駙馬都尉之名,起於三國,故何晏尚魏公主,謂之駙馬都尉。然不獨官名以駙馬給之,蓋御馬之副,謂之駙馬,從而給之,示親愛也。故杜預尚晉文帝妹高陸公主,至武帝踐祚,拜鎮南大將軍,給追鋒車第二駙馬。且晏如傅粉,宜為禁嚴。若預乃癭如瓠爾,何至妻帝之女也。始信前古帝婿唯擇人材,不專以貌也。後世浸失此意,惜哉!
後漢以來方書中有五石散,又謂之寒食散。論者曰:“服金石人不可食熱物,服之則兩熱相激,故名謂之寒食。”則可也。然《晉史》載裴秀服寒食散,當飲熱酒而飲冷酒,薨,年四十八。據此則又是不可飲冷物也。後問一名醫,答雲:“食物則宜冷,而酒則熱耳。”僕初不信,後讀《千金方》第二十五捲:“解五石毒,一切冷食,唯酒須令溫。”然則《裴秀傳》所謂“當飲熱酒”亦非。

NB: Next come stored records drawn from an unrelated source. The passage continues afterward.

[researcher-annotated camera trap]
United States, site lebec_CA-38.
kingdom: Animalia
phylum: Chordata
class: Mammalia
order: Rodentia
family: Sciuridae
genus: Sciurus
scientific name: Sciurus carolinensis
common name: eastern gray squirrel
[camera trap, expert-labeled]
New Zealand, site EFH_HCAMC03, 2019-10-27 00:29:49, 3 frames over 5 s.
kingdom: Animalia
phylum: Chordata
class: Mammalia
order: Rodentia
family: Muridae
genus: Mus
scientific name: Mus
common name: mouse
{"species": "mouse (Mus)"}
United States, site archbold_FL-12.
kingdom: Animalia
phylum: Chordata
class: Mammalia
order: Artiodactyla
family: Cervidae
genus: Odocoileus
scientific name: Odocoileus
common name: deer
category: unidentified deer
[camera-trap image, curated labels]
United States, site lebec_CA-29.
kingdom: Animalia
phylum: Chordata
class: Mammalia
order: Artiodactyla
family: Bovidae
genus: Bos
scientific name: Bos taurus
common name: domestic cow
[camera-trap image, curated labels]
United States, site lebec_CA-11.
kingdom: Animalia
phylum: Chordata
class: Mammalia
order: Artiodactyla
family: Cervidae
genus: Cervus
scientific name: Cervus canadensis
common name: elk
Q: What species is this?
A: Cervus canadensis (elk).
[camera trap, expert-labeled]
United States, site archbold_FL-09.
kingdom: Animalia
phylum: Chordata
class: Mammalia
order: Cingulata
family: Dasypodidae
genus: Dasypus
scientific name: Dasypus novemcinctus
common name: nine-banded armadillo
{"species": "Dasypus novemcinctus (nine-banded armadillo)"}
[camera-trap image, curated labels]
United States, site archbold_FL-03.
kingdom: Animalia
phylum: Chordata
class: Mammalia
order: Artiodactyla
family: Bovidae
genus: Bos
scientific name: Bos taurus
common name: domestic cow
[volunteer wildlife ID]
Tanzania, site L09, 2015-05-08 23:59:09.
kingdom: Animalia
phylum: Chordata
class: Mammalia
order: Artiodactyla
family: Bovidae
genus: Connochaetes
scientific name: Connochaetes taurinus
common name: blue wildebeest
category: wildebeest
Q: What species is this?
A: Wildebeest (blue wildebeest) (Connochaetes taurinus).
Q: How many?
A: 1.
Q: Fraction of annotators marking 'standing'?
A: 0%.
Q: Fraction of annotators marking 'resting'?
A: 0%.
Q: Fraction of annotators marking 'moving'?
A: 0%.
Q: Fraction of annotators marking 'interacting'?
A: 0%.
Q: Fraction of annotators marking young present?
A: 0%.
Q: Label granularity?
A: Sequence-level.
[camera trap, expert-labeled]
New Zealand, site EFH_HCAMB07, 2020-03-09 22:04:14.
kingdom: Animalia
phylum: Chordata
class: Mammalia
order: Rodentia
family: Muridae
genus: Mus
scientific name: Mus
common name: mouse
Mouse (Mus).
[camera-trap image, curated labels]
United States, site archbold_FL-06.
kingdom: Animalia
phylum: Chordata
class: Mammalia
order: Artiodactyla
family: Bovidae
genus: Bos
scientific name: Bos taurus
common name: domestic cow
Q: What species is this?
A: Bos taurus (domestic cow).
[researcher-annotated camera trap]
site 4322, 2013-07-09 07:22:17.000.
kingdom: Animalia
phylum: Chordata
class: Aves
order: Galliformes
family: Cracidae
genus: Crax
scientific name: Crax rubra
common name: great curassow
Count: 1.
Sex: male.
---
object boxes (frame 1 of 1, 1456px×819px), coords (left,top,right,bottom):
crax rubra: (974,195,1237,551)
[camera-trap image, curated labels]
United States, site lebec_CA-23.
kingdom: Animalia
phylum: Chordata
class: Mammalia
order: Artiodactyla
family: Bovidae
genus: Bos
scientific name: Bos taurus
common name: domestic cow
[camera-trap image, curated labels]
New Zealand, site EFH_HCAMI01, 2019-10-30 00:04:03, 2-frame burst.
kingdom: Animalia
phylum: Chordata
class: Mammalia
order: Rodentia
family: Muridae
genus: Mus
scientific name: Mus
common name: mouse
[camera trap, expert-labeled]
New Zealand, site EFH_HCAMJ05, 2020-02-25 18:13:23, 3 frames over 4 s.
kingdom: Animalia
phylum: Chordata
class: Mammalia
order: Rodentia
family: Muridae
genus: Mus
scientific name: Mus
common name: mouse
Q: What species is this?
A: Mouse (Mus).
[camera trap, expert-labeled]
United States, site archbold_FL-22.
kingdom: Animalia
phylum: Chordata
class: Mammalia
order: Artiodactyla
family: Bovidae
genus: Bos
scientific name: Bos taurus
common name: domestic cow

王元道嘗言:《陝西於仙姑傳》雲:“得道術,能不食,年約三十許,不知其實年也。”陝西提刑陽翟李熙民逸老,正直剛毅人也,聞人所傳,甚異,乃往青平軍自驗之。既見,道貌高古,不覺心服。因曰:“欲獻茶一杯,可乎?”姑曰:“不食茶久矣,今勉強一啜。”既食,少頃垂兩手出,玉雪如也;須臾,所食之茶從十指甲出,凝於地,色猶不變。逸老令就地颳取,且使嘗之,香味如故,因大奇之。
紹興六年夏,僕與年兄何元章會於錢塘江上。餘因舉東坡詩云:“天外黑風吹海立,浙東飛雨過江來。”元章雲:“立字最為有力,乃水踴起之貌。老杜《三大禮賦》雲:‘九天之雲下垂,四海之水欲立。’東坡之意,蓋出於此。或者妄易‘立’為‘至’,衹可一笑。”